7 Deadly Money Traps You Should Avoid at All Costs

Money is tight for many households these days, and many are searching for ways to give themselves a little more breathing room in terms of finances. While many are opting to be one car households or forgoing expensive habits like eating out, others often seek band-aid solutions that offer quick fixes for financial woes – some of which often hide under the facade of being long-term solutions.

So if you are currently trying to find a way to give yourself a little more room in your budget at the end of the month, make sure that you avoid the following 7 deadly money traps at all costs to keep your financial situation from getting any worse:

The Mortgage Refinance

There are few situations in which using a mortgage refinance is actually beneficial to the mortgage holder. The rate being offered need to be at least one percent lower than your current mortgage. Otherwise, you will most likely lose all savings on interest to the high closing costs you will be required to pay at the time of signing.

Another unforeseen money pitfall of the refinance is the interest paid on interest. When you refinance, the whole loan, including the interest accrued, is placed under the new rate. So essentially you will wind up paying interest on interest – a money waste, especially for those who have been in their homes longer and have therefore accrued more interest.

The Title Loan

The title loan is perhaps one of the worst money traps a person can use. Often, emergency expenses prompt people to look for large sums of money frantically, and many make bad choices because of it. The worst offender is often the title loan. These loans are given based on how much your car is worth, and requires you to sign over your car title in case you aren’t able to pay it back. They come with incredibly high interest rates – often 400 to 900 percent, and can quickly make a person dependent on them because of the high amount owed.

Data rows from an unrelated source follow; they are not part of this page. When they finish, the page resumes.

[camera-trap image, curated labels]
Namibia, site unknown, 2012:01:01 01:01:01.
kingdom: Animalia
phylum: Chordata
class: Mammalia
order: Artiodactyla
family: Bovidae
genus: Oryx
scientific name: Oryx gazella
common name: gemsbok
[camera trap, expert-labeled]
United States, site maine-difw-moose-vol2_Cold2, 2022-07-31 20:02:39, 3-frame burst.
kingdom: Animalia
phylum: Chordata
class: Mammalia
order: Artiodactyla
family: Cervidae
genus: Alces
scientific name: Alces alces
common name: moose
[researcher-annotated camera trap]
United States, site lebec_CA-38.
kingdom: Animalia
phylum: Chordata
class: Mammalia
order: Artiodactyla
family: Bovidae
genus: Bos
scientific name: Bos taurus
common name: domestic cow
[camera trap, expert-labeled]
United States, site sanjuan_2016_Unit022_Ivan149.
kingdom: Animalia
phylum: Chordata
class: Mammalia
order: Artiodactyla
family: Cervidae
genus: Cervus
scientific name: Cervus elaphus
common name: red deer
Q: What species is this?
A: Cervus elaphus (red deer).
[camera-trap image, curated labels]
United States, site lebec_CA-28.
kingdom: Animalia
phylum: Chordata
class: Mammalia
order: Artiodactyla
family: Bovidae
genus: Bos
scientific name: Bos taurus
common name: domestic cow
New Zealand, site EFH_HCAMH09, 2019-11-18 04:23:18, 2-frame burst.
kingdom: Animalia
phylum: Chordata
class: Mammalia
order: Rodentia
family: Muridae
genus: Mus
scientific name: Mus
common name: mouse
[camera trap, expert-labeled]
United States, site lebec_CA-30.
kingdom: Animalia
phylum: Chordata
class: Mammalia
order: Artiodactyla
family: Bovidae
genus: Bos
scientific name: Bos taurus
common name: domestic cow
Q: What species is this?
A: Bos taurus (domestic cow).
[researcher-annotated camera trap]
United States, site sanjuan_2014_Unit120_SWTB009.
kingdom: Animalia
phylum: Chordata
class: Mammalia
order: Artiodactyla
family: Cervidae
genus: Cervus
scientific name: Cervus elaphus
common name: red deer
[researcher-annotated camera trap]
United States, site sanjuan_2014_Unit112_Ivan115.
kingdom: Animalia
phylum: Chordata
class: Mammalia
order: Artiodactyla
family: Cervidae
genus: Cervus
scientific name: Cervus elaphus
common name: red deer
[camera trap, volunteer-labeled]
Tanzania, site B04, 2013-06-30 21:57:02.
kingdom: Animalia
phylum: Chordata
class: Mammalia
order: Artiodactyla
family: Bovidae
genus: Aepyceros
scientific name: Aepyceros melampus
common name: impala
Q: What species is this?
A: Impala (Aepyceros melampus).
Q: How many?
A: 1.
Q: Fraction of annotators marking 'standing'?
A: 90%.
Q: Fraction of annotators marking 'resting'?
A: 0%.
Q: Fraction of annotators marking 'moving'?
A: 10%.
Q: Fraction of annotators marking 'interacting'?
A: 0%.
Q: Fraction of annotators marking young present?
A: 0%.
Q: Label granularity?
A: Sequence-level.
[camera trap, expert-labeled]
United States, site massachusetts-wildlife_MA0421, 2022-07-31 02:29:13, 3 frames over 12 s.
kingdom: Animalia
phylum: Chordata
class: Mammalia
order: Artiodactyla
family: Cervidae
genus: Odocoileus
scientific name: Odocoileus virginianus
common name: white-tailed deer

Those who use these loans suffering from money problems, often can’t repay on time because of the added amount provided by the interest rates, and are required to take it out for another term, making their total balance even higher.

The Payday Loan

Similar to a title loan, payday loans also have incredibly high interest rates and can quickly make a person dependent as they can often seem impossible to pay off on time. The difference between these types of loans and title loans is that they can only be pulled out in smaller amounts and are advancement on your paycheck.

While this may seem like it makes the payday loan the better option if having to choose between it and title loan, these reasons hardly constitute a good reason to ever use a payday loan. The interest rates are just too high to make them feasible or beneficial.

The Home Equity Loan

While a home equity loan can seem like a great way to pay for any updates your home may need, more and more households are choosing to take out these types of loans to afford college tuition or frivolous expenses, such as new cars or trips. A home equity loan should never be pulled out for any reason, with the exception of home updates – and only then it should be pulled out if you will make the money back upon sale. Otherwise, avoid this type of loan – it will only provide you with two high payments for your home at the end of each month, instead of just one.

The Credit Consolidation Program

For many with numerous credit card bills at the end of each month, entering a credit consolidation program seems like a great way to save money on those bills. However, these programs are rarely beneficial, and often wind up costing the customer more money because they either don’t fulfill their job or charge for additional and often hidden service fees.

Buying Over Renting

Many people convince themselves that owning a home is cheaper than renting, and that buying a home, especially when home prices are low, is a great way to save money. This is usually not the case. While a home may come with a mortgage lower than a rental property, it also comes with homeowners insurance, private mortgage insurance, and general maintenance and repair which can total more than what you pay in rent a month.

While owning a home can definitely provide future financial benefits, purchasing a home under the allusion that it will save you money now is a horrible idea and will generally leave you in worse financial condition than before.

The 401(k) Loan

Your 401(k) is one of the most important savings accounts that you will have. You need money for retirement, and not having enough in that account could mean making yourself a financial burden to those around you. Because money is tight, many people are opting to pull out 401(k) loans. Not only do such loans result in penalties or taxation from time to time, but they often leave outstanding balances on accounts from which they were withdrawn.

Trying to find ways to give yourself more money at the end of each month is never an easy task. There is no quick or easy fix and it usually requires you to take a good hard look at your spending habits. If you truly need more money at the end of each month consider taking on a second job or giving up a few of your more frivolous expenditures instead of opting for a quick fix. These quick solutions will only be likely to hurt you in the end, and will just put you in an even tighter spot with that monthly budget.